I’ve read books that I couldn’t put down and when I finished realized I couldn’t sleep. I’ve read about serial killers and murderers, but the most frightening character, the one that has stuck with me, is Humbert Humbert. To have a pedophile who elaborates on his thoughts to such an extent that at times I forgot his crime, forgot what he was, and what he was doing, terrified me. It still terrifies me.
Raskolnikov would be second, a man who believes himself to be extraordinary, a sociopath who kills with no regret. He is horrible, but still he doesn’t hold a candle to Humbert Humbert for the way he hid in plain sight, without believing he was doing anything wrong, anything unusual, and to be so convincing…
So true on Humbert. And add the exquisite writing: you can almost believe evil isn’t always bad.That you’re in the wrong for judging.
Chigurgh in Cormac McCarthy’s No Country For Old Men because he’s a cold hearted, enigmatic killing machine with a perverse rationale who ultimately makes perfect sense.
Judas Iscariot, a tragic villain if there ever was one, unwitting flunky of God and patsy to the highest power, who did his dirty work, by some reckonings, in the wee hours of this very day, nearly two thousand years ago.
(btw, my wife and I stayed at the “fabulous, glorious” Palmer House when we came to Chicago to get married three years ago — three years ago tomorrow, in fact, was the cold and drizzly morning when, in a basement courtroom, to each other we plighted our enduring troths.)
Congrats Mr and Mrs Tet. Ha…and they said it wouldn’t last.
Soft spoken and mesmerizing, a man of dark dreams. He walked among us, made us laugh and fed us wonder, Hannibal Lecter.
Considering his immense platform, here’s a question for you Betsy, would you ‘agent’ his cookbook?
Who is your favorite bad guy (in literature) and why?

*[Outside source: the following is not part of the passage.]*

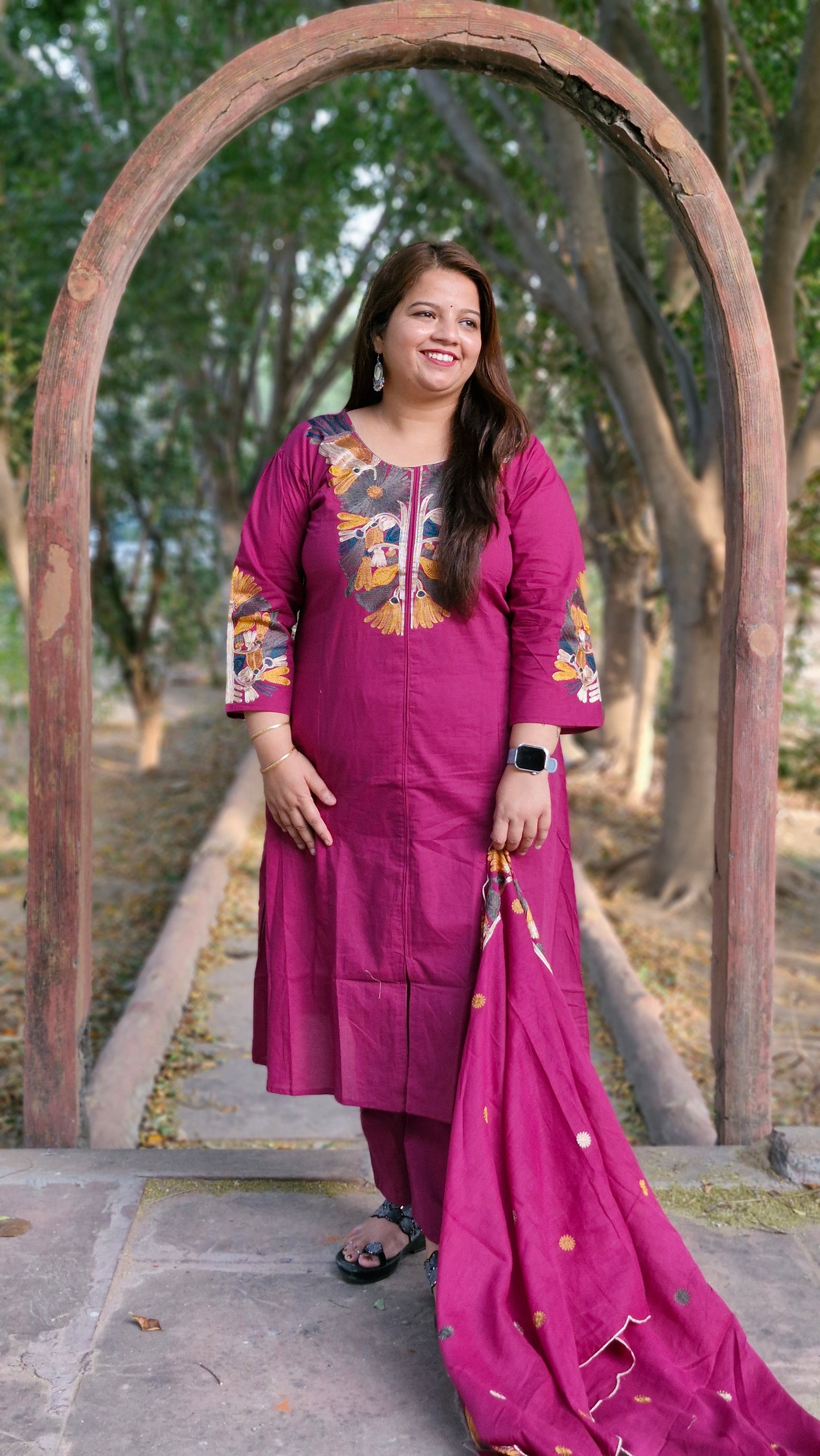 Vine three piece frock Suit Set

When I went to look at my books to figure this question out, my eyes went to one novel in particular, and after that, I knew I had my answer. None of the other books gave me that same sense of “oh shit, what’s going to happen next.” My choice is not a bad guy, but a bad woman. Annie Wilkes from Stephen King’s MISERY. Why? She’s such an average seeming woman, I mean, even her name is average. Annie Wilkes. Living out there on her farm like she was, practical, efficient, with a naive way of judging right and wrong, you don’t really know Annie Wilkes until King allows her true psychotic nature to start peeking out. Trained as a nurse, what she does to novelist, Paul Sheldon is diabolical because she does it with this matter of fact, bustling, busy, busy busy, must get it done, demeanor. The hobbling chapter was so cringe worthy, I had to stop reading. The suspense throughout, epic.
(I almost picked another Stephen King book – CUJO. The dog would have been my bad guy, except through no choice of his, he became a killer. Annie Wilkes on the other hand? Yikes)
The killer who hung Harriet’s brother from the tree in Donna Tartt’s The Little Friend. That was nasty.
Also, the monster who killed the little girl in The Lovely Bones.
Karla the Soviet spymaster of the le Carre Smiley novels.
A sinister character whom we come to know through his influence and actions rather than his on-page presence is a masterful stroke invoking the reader’s imagination more than the author’s for the antagonist. All of our own worst image machinations come forward making the antagonist material and real.
There is little as sinister to a reader as their own imagined evil.
Honest Iago, for being so clever and weaselly and for using words as the only and ultimate weapon, then discarding the weapon altogether when his crimes were discovered. I really hate a bad guy who demands that much respect.
Father Gaunt in The Secret Scripture by Sebastian Barry. He took such pleasure in bringing about Roseanne’s downfall. Truly an evil man. And smug about it too, which is almost worse.
Henleigh Mallinger Grandcourt from George Eliot’s Daniel Deronda comes first to mind. Presenting first as decent and even charming, he soon reveals himself as a vicious, calculating, self-centered individual — the crazy-making abuser who destroys others emotionally and psychologically while leaving no physical scars.
In this age of fetishizing vampires, Dracula. Vampires, truly, are evil. The fact they’re hot simply makes them all the more dangerous.